= Parts of the exercise =
A – From the amendment evaluation, reproduce the wording from "(2) The small" up to and including "had no comments.".
B – According to the amendment evaluation, who was notified of the proposed issuance of the amendment?

= Page extract =
*** Begin section ***
Consequently, with respect to regulatory requirements:

(1) The findings summarized above provide reasonable assurance that HPI is not necessary during recirculation from the containment emergency sump in the event of postulated LOCAs that initiate during the proposed Mode 3 test. Therefore, HPI pump operability during recirculation from the containment emergency sump is not necessary to meet the requirements of 10 CFR 50.46 during the Mode 3 test. Further, the GDC 35 requirement to provide abundant emergency core cooling, consistent with meeting the single-failure

criterion, is satisfied.

(2) The small inventory of radioactive material means that the existing licensing basis release predictions for accidents that are postulated to initiate during full power operation far exceed releases that would be predicted for DBNPS for similar accidents. Therefore, the staff finds that 10 CFR Part 100 is satisfied.

(3) The findings establish that 10 CFR 50.57(a)(3) continues to be met.

Based on the considerations discussed above, the staff concludes that the proposed amendment is acceptable.

6.0 STATE CONSULTATION

In accordance with the Commissions regulations, the Ohio State official was notified of the proposed issuance of the amendment. The State official had no comments.
*** End section ***
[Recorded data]
*** Begin section ***
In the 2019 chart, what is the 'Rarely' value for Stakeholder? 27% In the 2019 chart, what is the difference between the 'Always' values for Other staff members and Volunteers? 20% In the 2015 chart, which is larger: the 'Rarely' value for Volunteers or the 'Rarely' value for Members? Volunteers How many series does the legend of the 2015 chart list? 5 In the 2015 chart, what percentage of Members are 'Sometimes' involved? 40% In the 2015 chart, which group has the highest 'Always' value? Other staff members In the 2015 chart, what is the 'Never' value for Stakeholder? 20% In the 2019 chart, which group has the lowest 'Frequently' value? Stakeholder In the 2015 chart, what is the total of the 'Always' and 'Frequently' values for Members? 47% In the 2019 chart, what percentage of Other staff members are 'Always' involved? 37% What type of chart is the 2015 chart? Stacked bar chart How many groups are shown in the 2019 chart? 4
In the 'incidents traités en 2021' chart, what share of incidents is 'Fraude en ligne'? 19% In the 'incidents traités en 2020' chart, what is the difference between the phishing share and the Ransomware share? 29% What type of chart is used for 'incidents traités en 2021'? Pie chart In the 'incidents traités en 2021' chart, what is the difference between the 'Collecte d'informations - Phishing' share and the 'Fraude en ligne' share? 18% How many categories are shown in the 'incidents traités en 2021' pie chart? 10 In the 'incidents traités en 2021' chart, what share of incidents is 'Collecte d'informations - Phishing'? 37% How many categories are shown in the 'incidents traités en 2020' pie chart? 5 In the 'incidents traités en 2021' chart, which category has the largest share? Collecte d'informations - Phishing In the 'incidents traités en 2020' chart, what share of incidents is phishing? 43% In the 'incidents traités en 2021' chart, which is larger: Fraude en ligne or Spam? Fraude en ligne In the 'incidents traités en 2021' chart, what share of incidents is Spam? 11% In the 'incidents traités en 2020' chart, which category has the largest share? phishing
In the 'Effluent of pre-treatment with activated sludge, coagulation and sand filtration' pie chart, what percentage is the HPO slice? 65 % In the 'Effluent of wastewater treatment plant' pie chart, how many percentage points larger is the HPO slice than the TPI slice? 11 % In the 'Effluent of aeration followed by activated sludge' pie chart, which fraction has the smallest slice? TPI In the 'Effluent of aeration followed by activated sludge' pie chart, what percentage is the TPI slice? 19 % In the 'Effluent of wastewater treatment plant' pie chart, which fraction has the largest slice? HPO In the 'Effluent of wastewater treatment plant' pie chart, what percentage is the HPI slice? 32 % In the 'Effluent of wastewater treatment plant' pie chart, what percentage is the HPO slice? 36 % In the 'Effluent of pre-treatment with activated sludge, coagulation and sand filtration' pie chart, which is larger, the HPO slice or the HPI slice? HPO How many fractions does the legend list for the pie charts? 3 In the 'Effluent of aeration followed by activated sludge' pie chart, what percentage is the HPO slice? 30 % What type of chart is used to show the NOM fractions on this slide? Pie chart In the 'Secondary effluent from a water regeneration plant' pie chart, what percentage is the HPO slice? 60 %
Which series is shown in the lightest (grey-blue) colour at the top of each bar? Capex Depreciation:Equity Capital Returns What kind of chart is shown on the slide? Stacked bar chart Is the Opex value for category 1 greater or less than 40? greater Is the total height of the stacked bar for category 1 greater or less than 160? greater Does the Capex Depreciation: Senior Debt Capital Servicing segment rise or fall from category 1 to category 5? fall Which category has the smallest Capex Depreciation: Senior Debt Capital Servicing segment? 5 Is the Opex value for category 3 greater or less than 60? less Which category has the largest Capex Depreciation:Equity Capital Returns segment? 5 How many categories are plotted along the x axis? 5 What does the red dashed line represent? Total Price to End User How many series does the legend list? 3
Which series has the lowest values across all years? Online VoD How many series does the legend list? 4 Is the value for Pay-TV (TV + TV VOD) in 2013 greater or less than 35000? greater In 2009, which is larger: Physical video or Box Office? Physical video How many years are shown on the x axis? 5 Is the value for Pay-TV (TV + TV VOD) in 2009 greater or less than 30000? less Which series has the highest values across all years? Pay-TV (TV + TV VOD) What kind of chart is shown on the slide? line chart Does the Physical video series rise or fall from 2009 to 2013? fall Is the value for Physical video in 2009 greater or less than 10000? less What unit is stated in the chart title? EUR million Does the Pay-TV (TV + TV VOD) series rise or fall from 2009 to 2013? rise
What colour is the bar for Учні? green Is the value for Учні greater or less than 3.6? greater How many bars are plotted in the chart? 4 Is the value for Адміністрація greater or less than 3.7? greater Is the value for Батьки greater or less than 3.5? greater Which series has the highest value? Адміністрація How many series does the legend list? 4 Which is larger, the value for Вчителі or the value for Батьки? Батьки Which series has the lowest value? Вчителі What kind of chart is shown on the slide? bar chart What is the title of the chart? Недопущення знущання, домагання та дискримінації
*** End section ***
= Responses for each task =
A –
(2) The small inventory of radioactive material means that the existing licensing basis release predictions for accidents that are postulated to initiate during full power operation far exceed releases that would be predicted for DBNPS for similar accidents. Therefore, the staff finds that 10 CFR Part 100 is satisfied.

(3) The findings establish that 10 CFR 50.57(a)(3) continues to be met.

Based on the considerations discussed above, the staff concludes that the proposed amendment is acceptable.

6.0 STATE CONSULTATION

In accordance with the Commissions regulations, the Ohio State official was notified of the proposed issuance of the amendment. The State official had no comments.

B – The Ohio State official.